About Parkinson's  (posted 3/25/14)

Something I would have never imagined doing, was to admit to myself that I do not have the control over my own world as I once believed. I am strong willed and stubborn; and have pushed myself to achieving a multitude of personal goals since I was a teenager. I still struggle with the impression there is nothing that can’t be accomplished with hard work and a little determination. The controlling personality that I have always been, has had to laugh at my situation now. I can clearly see the twisted irony of how the universe would bestow upon me, a disease I have absolutely no control over - Parkinson’s disease. 

The only control I now have is over the choices I make… and I choose to not sit down and wait. ​ ​ I am no fool and am by no means ignorant of the reality to come. I watched my grandmother loose her ability to walk or talk, and finally her ability to swallow or eat. I watched the indignity of how Parkinson’s worksto trap a viable mind in a useless body.  I thought to myself what a relief her death would be, how this would put an end to her personal suffering. But to my surprise (and later my admiration), I saw her cling to every second of life she could. Though unable to do hardly anything for herself, she seemed to revel in surviving each additional day as if life itself was enough. I think of her often, her courage gives me strength… and is why I choose not to sit down and wait. ​ ​ Developing early symptom Parkinson’s disease has changed my life in different ways.

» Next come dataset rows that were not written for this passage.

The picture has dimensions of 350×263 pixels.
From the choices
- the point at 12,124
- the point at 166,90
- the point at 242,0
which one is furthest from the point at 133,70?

Yes, I have had to admit I can’t do anything to control my disease or its progression. I can only treat the symptoms with medication which works for now. I have had to accept I am now slower and can no longer hide my tremor. I recently had to give up driving a standard as clutching and shifting had become an impossible chore. 

What having Parkinson’s has done is to help me really appreciate my time and gives me the resolve to live life in the now. It gave me the courage to quit my corporate job of 17 years and to pick up and move halfway across Texas to be with the love of my life. It inspires me to dedicate time to my writing and my art. It reminds me to tell the people I care for that I love them. It lets me know I don’t want to leave this life with any regrets. Even after eight years from my original diagnosis, I refuse to see myself as handicapped. I’ll probably be in a wheel chair someday, and still not see myself as handicapped. As long as I can still wear cute shoes, it’s all good. ​ ​ So I plan to keep pushing and setting new personal goals. I see it as my choice to not sit down and wait but to get out there and live.